DO THIS >>
Reproduce the lines starting at "From the given set" and ending at "which is closest to the point at 333,360?", swapping "closest" for "nearest" and leaving everything else unchanged.

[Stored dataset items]

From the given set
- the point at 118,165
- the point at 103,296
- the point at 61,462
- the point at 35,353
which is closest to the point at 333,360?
...
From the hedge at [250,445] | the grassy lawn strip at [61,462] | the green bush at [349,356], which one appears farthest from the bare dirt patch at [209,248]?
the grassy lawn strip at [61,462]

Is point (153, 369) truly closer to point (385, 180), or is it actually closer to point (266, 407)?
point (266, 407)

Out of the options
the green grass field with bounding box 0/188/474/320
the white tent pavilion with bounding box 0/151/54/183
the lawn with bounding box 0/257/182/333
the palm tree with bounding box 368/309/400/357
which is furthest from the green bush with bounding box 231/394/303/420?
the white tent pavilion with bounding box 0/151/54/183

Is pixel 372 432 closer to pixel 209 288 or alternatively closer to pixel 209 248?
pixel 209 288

THE ANSWER >>
From the given set
- the point at 118,165
- the point at 103,296
- the point at 61,462
- the point at 35,353
which is nearest to the point at 333,360?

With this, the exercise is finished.